• WHAT YOU WILL DO
Arrange every line of the material that follows as a numbered list, omitting any blank lines.

__________

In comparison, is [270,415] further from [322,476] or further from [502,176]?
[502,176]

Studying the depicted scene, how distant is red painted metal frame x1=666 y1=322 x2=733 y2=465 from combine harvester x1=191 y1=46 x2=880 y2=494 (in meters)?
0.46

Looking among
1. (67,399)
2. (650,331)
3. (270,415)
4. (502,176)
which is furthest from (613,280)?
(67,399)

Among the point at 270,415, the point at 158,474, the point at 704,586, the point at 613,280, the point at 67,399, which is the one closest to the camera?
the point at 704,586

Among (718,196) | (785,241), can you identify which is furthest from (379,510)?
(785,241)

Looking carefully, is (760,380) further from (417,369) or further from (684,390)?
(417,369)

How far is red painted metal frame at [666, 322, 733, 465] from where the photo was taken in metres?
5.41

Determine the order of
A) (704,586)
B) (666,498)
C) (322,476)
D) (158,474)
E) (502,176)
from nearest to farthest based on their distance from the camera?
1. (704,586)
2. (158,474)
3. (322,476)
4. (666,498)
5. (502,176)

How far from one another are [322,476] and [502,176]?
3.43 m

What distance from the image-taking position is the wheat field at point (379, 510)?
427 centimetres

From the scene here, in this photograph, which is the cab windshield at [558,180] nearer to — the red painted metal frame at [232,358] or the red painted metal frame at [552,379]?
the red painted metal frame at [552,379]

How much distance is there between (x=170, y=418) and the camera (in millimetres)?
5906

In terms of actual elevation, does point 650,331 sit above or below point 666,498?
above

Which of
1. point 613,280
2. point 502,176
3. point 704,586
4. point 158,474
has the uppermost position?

__________

• COMPLETE OUTPUT
1. In comparison, is [270,415] further from [322,476] or further from [502,176]?
2. [502,176]
3. Studying the depicted scene, how distant is red painted metal frame x1=666 y1=322 x2=733 y2=465 from combine harvester x1=191 y1=46 x2=880 y2=494 (in meters)?
4. 0.46
5. Looking among
6. 1. (67,399)
7. 2. (650,331)
8. 3. (270,415)
9. 4. (502,176)
10. which is furthest from (613,280)?
11. (67,399)
12. Among the point at 270,415, the point at 158,474, the point at 704,586, the point at 613,280, the point at 67,399, which is the one closest to the camera?
13. the point at 704,586
14. Among (718,196) | (785,241), can you identify which is furthest from (379,510)?
15. (785,241)
16. Looking carefully, is (760,380) further from (417,369) or further from (684,390)?
17. (417,369)
18. How far is red painted metal frame at [666, 322, 733, 465] from where the photo was taken in metres?
19. 5.41
20. Determine the order of
21. A) (704,586)
22. B) (666,498)
23. C) (322,476)
24. D) (158,474)
25. E) (502,176)
26. from nearest to farthest based on their distance from the camera?
27. 1. (704,586)
28. 2. (158,474)
29. 3. (322,476)
30. 4. (666,498)
31. 5. (502,176)
32. How far from one another are [322,476] and [502,176]?
33. 3.43 m
34. What distance from the image-taking position is the wheat field at point (379, 510)?
35. 427 centimetres
36. From the scene here, in this photograph, which is the cab windshield at [558,180] nearer to — the red painted metal frame at [232,358] or the red painted metal frame at [552,379]?
37. the red painted metal frame at [552,379]
38. How much distance is there between (x=170, y=418) and the camera (in millimetres)?
39. 5906
40. In terms of actual elevation, does point 650,331 sit above or below point 666,498?
41. above
42. Which of
43. 1. point 613,280
44. 2. point 502,176
45. 3. point 704,586
46. 4. point 158,474
47. has the uppermost position?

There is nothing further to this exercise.